How can I find the best values for two arguments: ntree and nodesize? I just put a random number here and sometimes I found a better result. Can I use kind of k-fold cross validation, or if not, what method I can use to find these values?
After I ran randomForest function and have the model, I did the prediction and I have a predicted data, then I can make a confusion table like below:
Predicted 1 2 3
Actual 1 4 3 1 2 2 4 2 3 3 2 1
(i.e, there are 4 + 4 + 1 correct predictions)
My question is, given this kind of table, how can I calculate the RMSE (Root Mean Square Error) of the prediction? Of course I can do it manually but I think it is not the best answer.
Thank you very much,
Upvotes: 0
Views: 10023
Reputation: 109232
You can do all of the above with the mlr package.

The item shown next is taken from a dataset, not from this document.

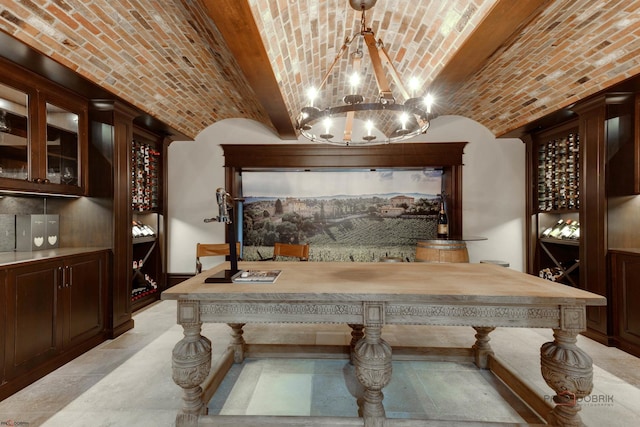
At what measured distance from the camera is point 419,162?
14.4 feet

The tutorial has detailed sections on tuning and performance measurements. For tuning, you should use nested resampling.
Assuming that you have a regression task, it would look something like this:
library(mlr)
# define parameters we want to tune -- you may want to adjust the bounds
ps = makeParamSet(
makeIntegerLearnerParam(id = "ntree", default = 500L, lower = 1L, upper = 1000L),
makeIntegerLearnerParam(id = "nodesize", default = 1L, lower = 1L, upper = 50L)
)
# random sampling of the configuration space with at most 100 samples
ctrl = makeTuneControlRandom(maxit = 100L)
# do a nested 3 fold cross-validation
inner = makeResampleDesc("CV", iters = 3L)
learner = makeTuneWrapper("regr.randomForest", resampling = inner, par.set = ps,
control = ctrl, show.info = FALSE, measures = rmse)
# outer resampling
outer = makeResampleDesc("CV", iters = 3)
# do the tuning, using the example boston housing task
res = resample(learner, bh.task, resampling = outer, extract = getTuneResult)
# show performance
print(performance(res$pred, measures = rmse))
The whole process would look very similar for classification, see the relevant tutorial pages for more details.
Upvotes: 3
Reputation: 3121
Yes, you can select the best parameters via k-fold cross validation. I would recommend not tuning ntree
and instead just set it relatively high (1500-2000 trees), as overfitting is not a concern with RF and that way you don't have to tune that as a parameter. You can still go ahead and tune mtry
.
There are many different measures for assessing performance of a classfication problem. If you are specifically interested in an RMSE-like measure, you could check out this CV post, which discusses the Brier Score - this is calculated like RMSE, where you use the probability that was forecast and the actual value to get a mean-squared error.
Upvotes: 3